Assessment of an integrated solar hydrogen system for electrochemical synthesis of ammonia

In this paper, a solar based electrochemical system is designed, built and tested to synthesize ammonia and hydrogen from nitrogen and saturated steam. Ammonia can serve as a sustainable fuel and is in heavy demand by the fertilizer industry. However, the conventional methods rely on hydrogen produced from fossil fuels. Hydrogen can be supplied back by implementing fuel cells and feeding electricity back to the system, directed to the conventional ammonia production methods as a reactant, or sold as a fuel. A simple and direct system is studied to pose a sustainable option for ammonia and hydrogen production. Very high concentrations of Nano iron catalyst are used to promote the concentration of ammonia at the output. The reactor is designed for continuous flow and can be disassembled for varying tests and scenarios. The maximum concentration of ammonia is found to be 950 ppm measured with excess reactant supply.

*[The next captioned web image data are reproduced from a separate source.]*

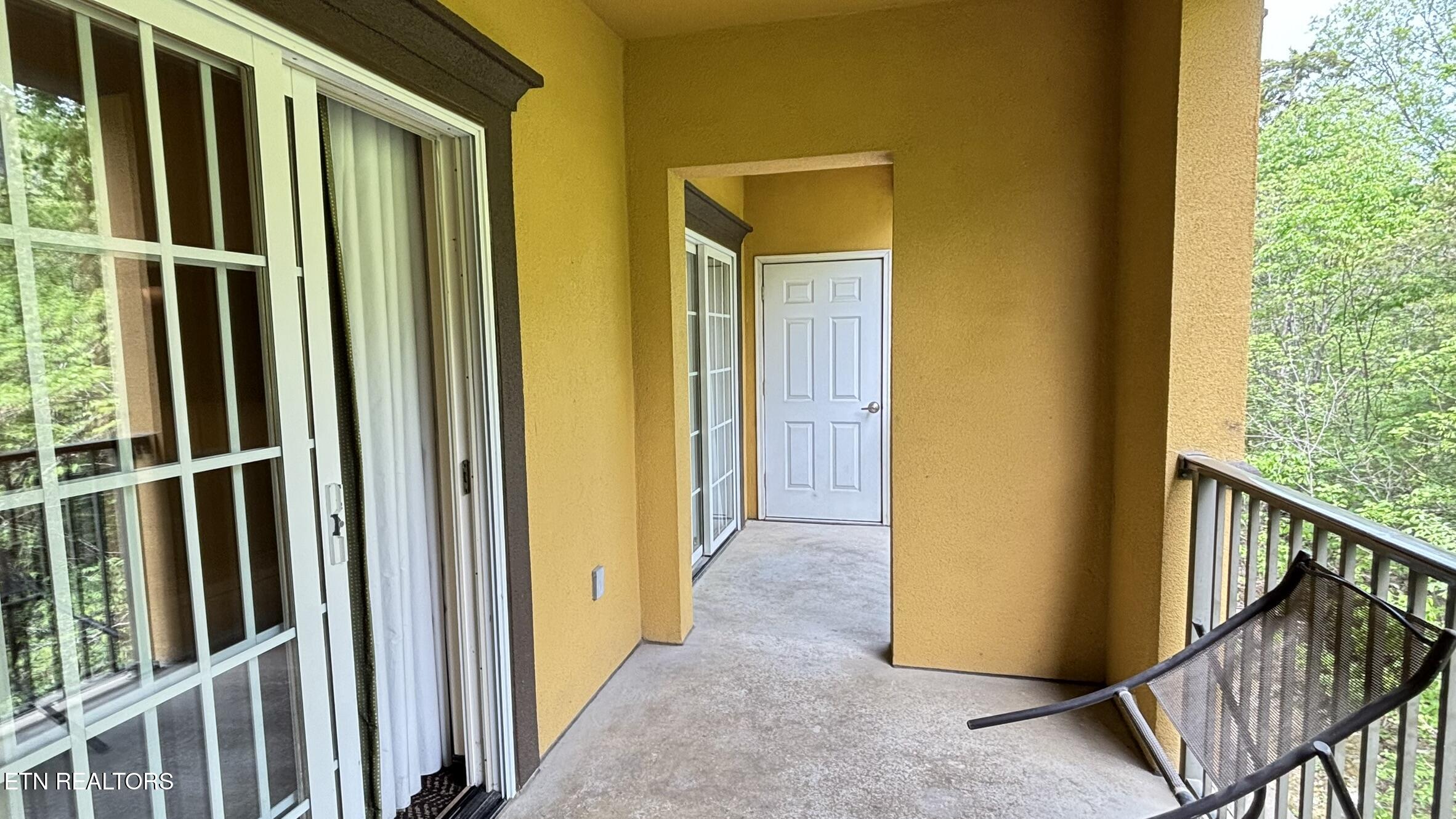 225 Collier Drive Sevierville TN 37862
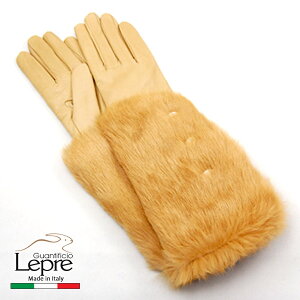 S[WX rbgt@[O U[O[uE[Ci[v fB[X C^A7TCY iM WTCYjLEPRE v 1229-beigey i| z29000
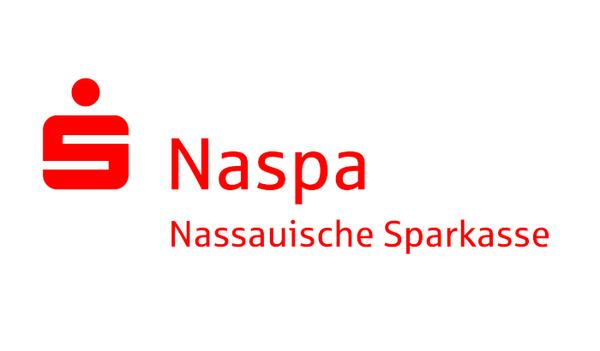 Naspa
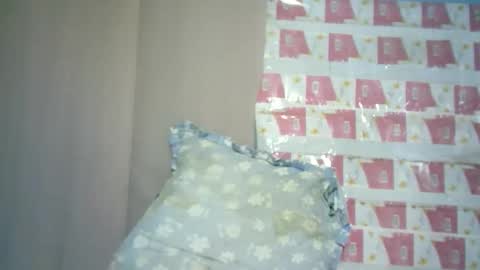 CathyXLisa online show from December 17, 7:04 am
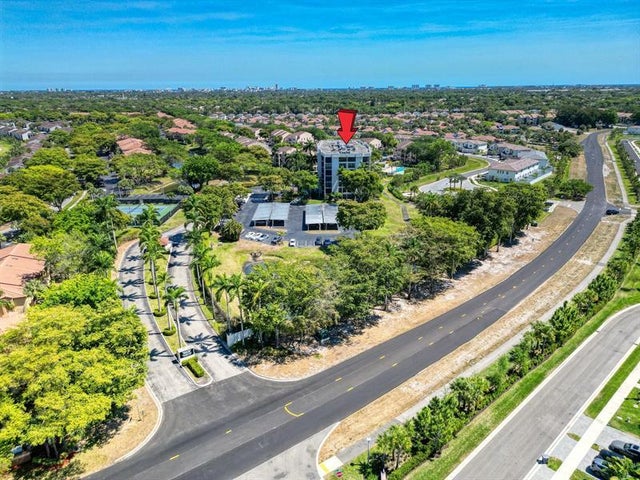 5 of 40 - 1170 N Federal Hwy 106, Fort Lauderdale, FL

Increasing nitrogen flow rates along with decreasing steam flow rates render increasing concentration results. The system at optimum conditions consumes 650 mA at 1.7 V. The low power requirements and valuable products of the system encourage further studies. Additionally, a solar energy based system is proposed as a renewable approach to ammonia synthesis with a fuel cell component to increase the efficiency by reducing the power consumption to 60% of its original value.